**TASK ITEM:** Using the records that follow, reproduce exactly the lines starting at the line containing "Crested Duck /" and ending at the line containing "Arboretum Kórnickie - fot. K. Broniewska". Include both end lines and no pictures.

**GIVEN ENTRIES:**
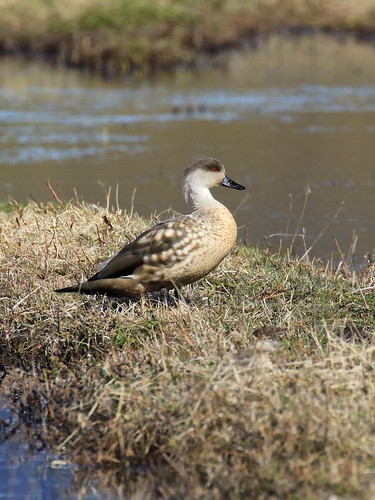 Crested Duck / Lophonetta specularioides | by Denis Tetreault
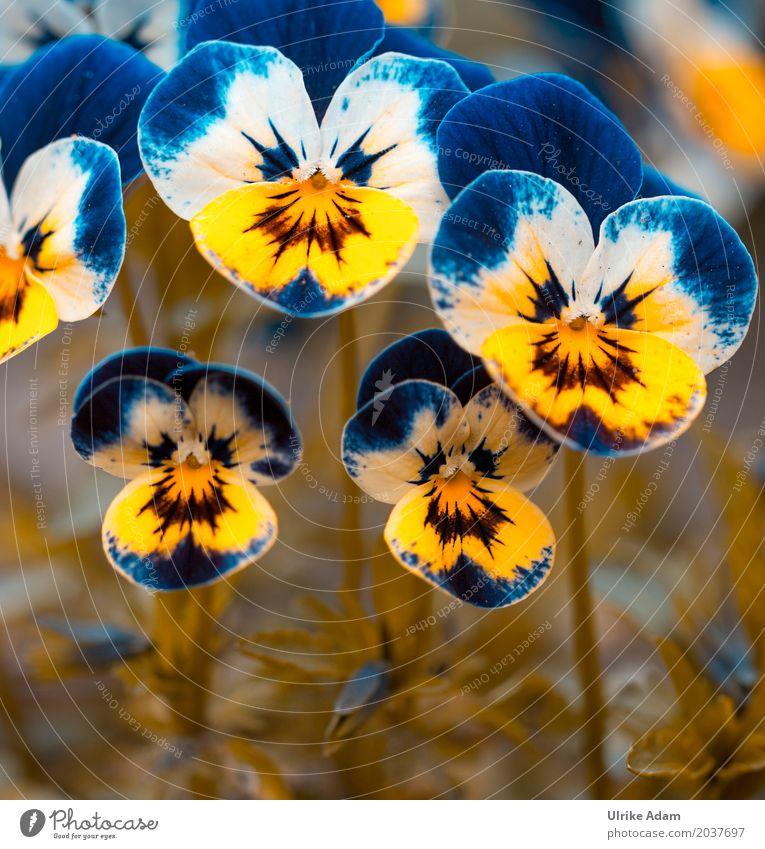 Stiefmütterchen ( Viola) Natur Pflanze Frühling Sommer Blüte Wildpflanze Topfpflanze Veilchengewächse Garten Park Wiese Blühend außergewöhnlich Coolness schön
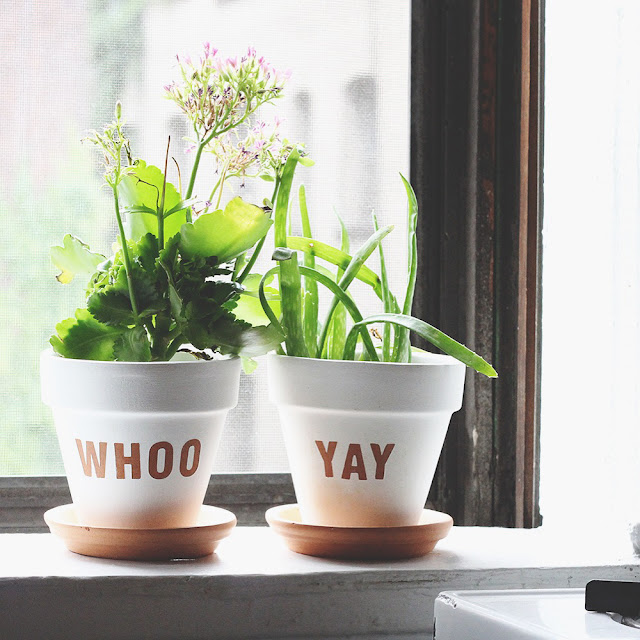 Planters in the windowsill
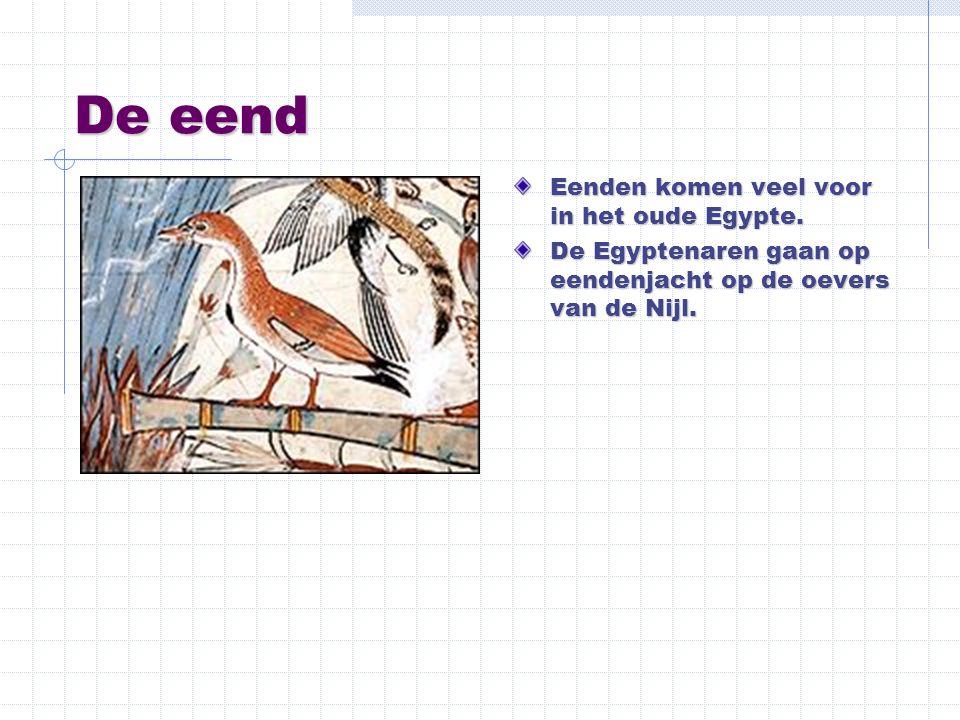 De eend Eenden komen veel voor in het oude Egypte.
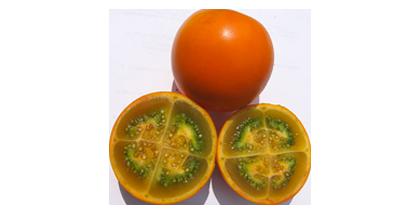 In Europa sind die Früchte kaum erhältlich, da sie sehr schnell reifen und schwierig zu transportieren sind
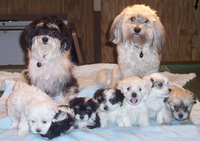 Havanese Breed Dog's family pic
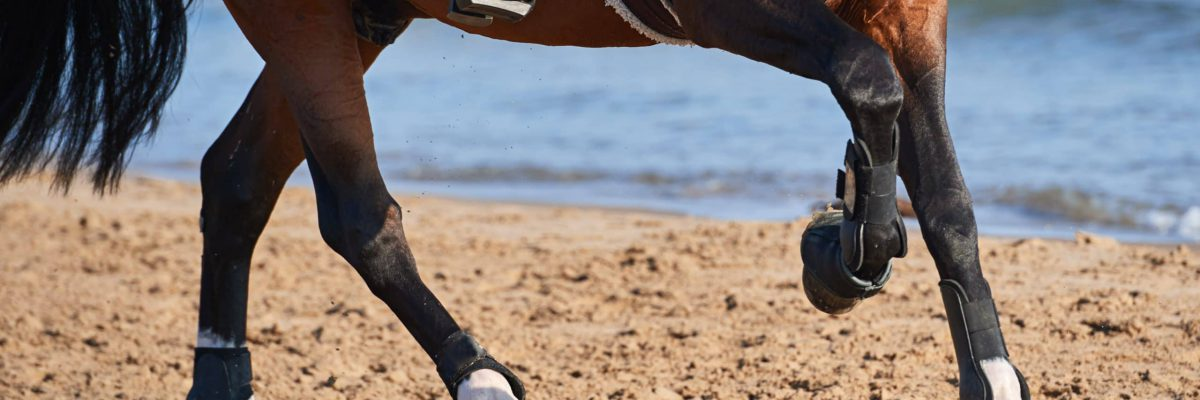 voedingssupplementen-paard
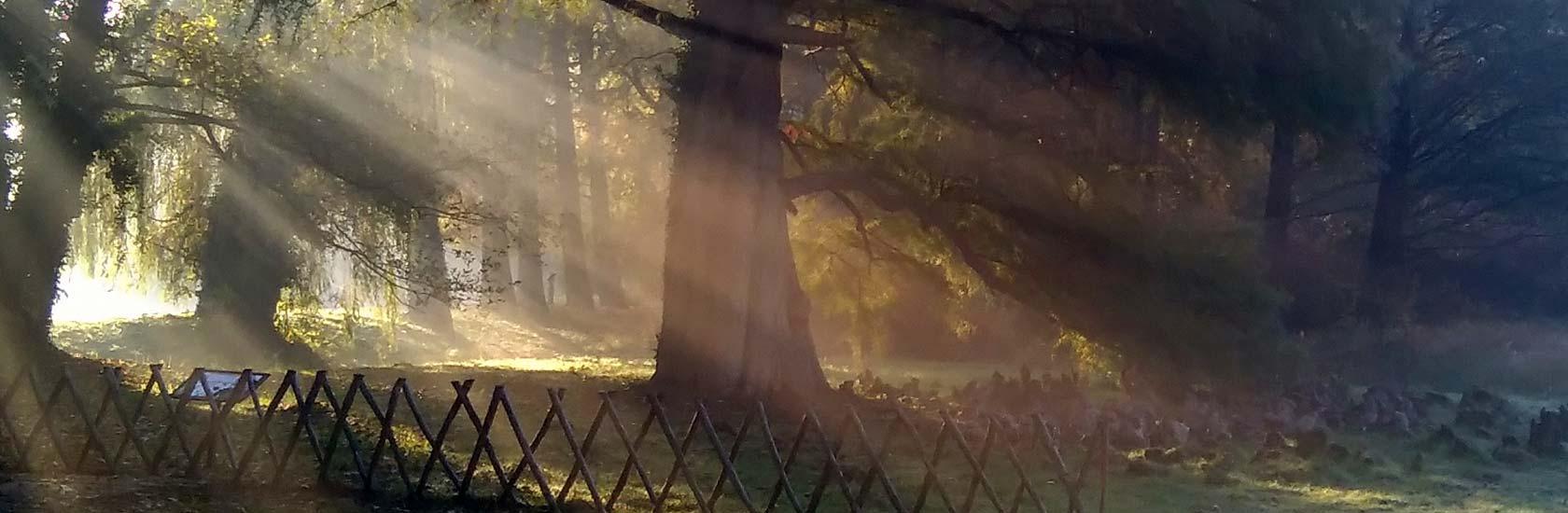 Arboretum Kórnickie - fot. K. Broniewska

...

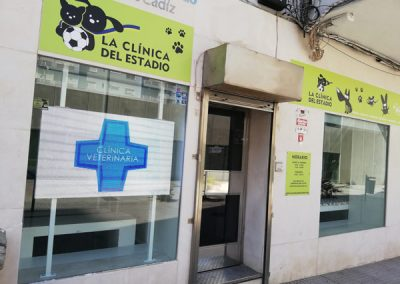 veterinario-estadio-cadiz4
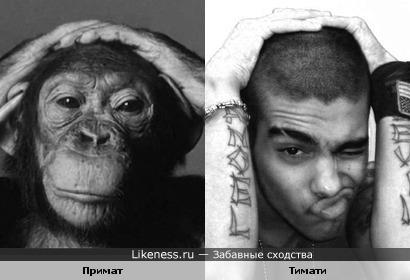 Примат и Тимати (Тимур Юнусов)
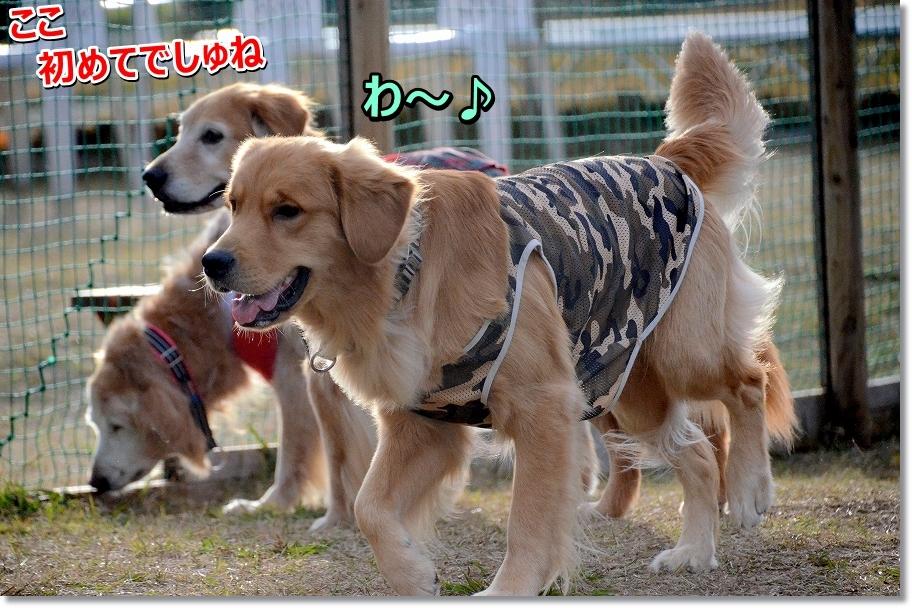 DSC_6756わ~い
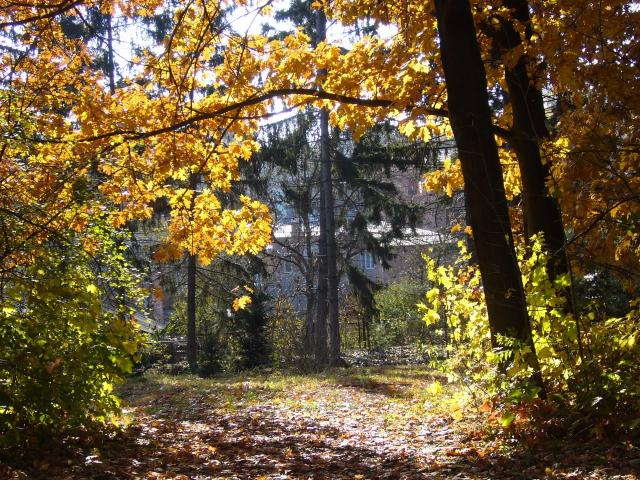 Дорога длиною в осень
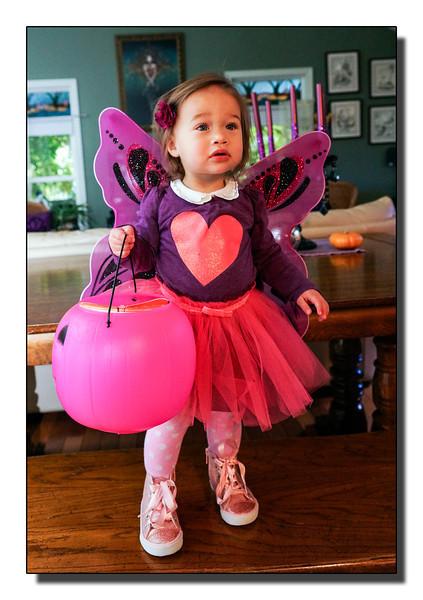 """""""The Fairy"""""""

---

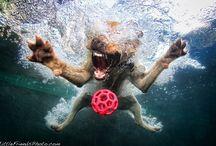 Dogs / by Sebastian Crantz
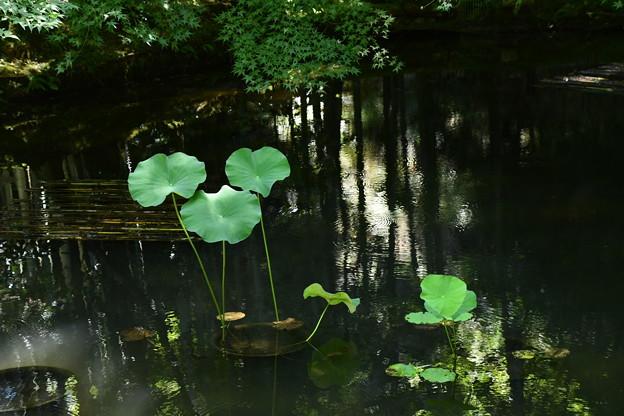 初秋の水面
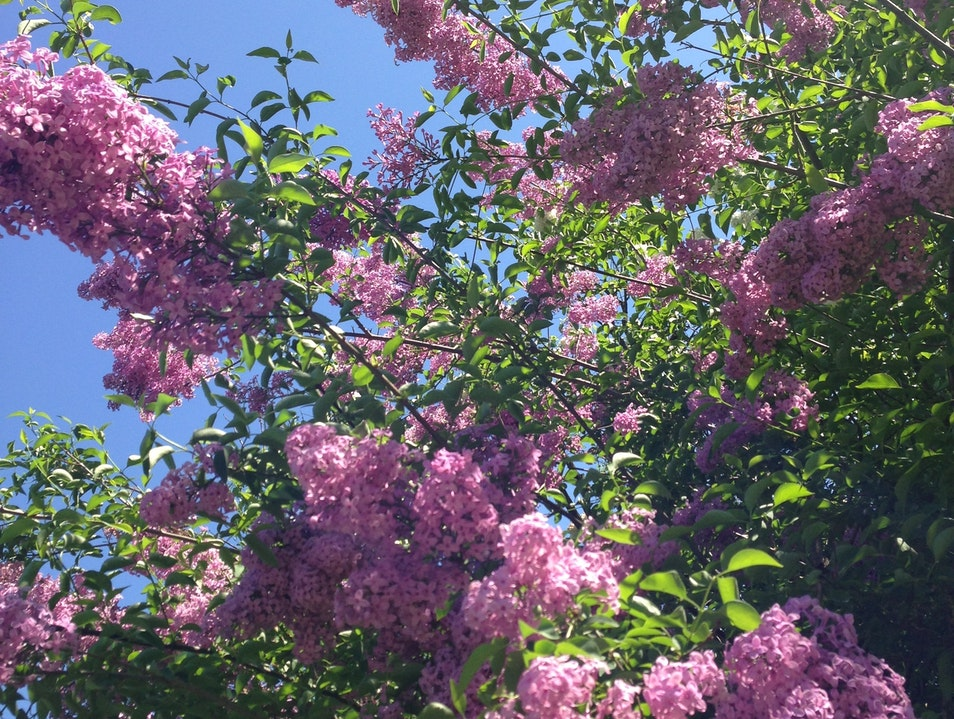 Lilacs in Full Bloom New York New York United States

**ANSWER SPACE:**
 Crested Duck / Lophonetta specularioides | by Denis Tetreault
 Stiefmütterchen ( Viola) Natur Pflanze Frühling Sommer Blüte Wildpflanze Topfpflanze Veilchengewächse Garten Park Wiese Blühend außergewöhnlich Coolness schön
 Planters in the windowsill
 De eend Eenden komen veel voor in het oude Egypte.
 In Europa sind die Früchte kaum erhältlich, da sie sehr schnell reifen und schwierig zu transportieren sind
 Havanese Breed Dog's family pic
 voedingssupplementen-paard
 Arboretum Kórnickie - fot. K. Broniewska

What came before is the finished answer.